Expanders and Communication-Avoiding Algorithms

Oded Schwartz
Technical University Berlin
January 25, 2010

Algorithms spend time on performing arithmetic computations, but often more on moving data, between the levels of a memory hierarchy and between parallel computing entities. Judging by the hardware evolution of the last few decades, the fraction of running time spent on communication is expected to increase, and with it - the demand for communication-avoiding algorithms. We use geometric, combinatorial, and algebraic ideas and techniques, some of which are known in the context of expander graphs, to construct provably communication-optimal algorithms.

An Algorithmic Proof of Forster's Lower Bound

Moritz Hardt
Princeton University
December 15, 2009

We give an algorithmic proof of Forster's Theorem, a fundamental result in communication complexity. Our proof is based on a geometric notion we call radial isotropic position which is related to the well-known isotropic position of a set of vectors. We point out an efficient algorithm to compute the radial isotropic position of a given set of vectors when it exists.
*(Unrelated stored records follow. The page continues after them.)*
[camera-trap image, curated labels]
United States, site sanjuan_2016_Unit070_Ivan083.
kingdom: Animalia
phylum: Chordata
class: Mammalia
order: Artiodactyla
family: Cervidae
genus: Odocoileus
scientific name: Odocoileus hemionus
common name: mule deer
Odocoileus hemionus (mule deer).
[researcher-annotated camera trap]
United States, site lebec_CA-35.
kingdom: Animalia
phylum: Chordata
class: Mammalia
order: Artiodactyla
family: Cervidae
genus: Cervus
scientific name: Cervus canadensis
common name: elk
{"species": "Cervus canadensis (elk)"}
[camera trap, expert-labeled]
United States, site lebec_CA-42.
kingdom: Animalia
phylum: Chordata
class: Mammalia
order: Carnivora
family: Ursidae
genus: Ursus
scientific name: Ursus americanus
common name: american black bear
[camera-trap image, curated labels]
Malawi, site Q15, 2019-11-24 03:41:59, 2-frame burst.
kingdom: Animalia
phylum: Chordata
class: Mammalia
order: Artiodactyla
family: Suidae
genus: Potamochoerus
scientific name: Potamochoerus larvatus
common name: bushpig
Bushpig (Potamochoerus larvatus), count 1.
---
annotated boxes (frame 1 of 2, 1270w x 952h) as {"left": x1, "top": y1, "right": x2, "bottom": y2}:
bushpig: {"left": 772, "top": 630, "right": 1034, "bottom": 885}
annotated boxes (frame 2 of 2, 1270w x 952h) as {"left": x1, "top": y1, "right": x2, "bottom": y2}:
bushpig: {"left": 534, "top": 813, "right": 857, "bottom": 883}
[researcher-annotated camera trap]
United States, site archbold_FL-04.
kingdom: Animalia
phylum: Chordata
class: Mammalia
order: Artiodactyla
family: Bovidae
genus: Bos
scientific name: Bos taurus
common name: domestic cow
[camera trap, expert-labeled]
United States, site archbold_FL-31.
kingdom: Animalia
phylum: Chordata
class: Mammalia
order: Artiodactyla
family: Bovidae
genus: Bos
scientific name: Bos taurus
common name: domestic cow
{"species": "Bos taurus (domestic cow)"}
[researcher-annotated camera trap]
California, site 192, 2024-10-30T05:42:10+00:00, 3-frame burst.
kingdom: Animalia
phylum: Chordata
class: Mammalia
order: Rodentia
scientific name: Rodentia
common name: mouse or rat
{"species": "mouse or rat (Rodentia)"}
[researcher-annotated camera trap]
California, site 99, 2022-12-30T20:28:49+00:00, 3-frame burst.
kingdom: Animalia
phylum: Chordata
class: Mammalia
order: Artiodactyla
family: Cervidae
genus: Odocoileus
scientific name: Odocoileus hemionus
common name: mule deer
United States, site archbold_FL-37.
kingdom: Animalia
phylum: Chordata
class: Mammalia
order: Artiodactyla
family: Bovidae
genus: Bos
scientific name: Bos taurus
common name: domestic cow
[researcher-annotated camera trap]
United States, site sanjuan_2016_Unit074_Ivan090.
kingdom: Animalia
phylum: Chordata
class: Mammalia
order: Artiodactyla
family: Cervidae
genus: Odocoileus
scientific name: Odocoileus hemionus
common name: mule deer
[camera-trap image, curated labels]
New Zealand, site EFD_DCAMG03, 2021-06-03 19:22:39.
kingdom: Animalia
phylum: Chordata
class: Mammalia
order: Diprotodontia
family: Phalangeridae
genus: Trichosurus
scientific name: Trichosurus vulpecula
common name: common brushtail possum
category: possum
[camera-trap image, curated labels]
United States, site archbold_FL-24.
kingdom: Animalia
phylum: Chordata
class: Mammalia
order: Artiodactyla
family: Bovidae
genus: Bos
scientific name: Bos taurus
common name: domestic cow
Algorithmic Dense Model Theorems, Decompositions, and Regularity Theorems

Russell Impagliazzo
Institute for Advanced Study
December 8, 2009

Green and Tao used the existence of a dense subset indistinguishable from the primes under certain tests from a certain class to prove the existence of arbitrarily long prime arithmetic progressions. Reingold, Trevisan, Tulsiani and Vadhan, and independently, Gowers, give a quantitatively improved characterization of when such dense models exist. An equivalent formulation was obtained earlier by Barak, Shaltiel and Wigderson.

The NOF Communication Complexity of Multiparty Pointer Jumping

Joshua Brody
Dartmouth College
December 7, 2009

We give new results on the number-on-the-forhead (NOF) communication complexity of the multiparty pointer jumping problem.
The origional motivation for this problem comes from circuit complexity. Specifically, there is no explicit function known to lie outside the complexity class ACC0. However, a long line of research in the early 90's showed that a sufficiently strong NOF communication lower bound for a function would place it outside ACC0. Pointer jumping is widely considered to be a strong candidate for such a lower bound.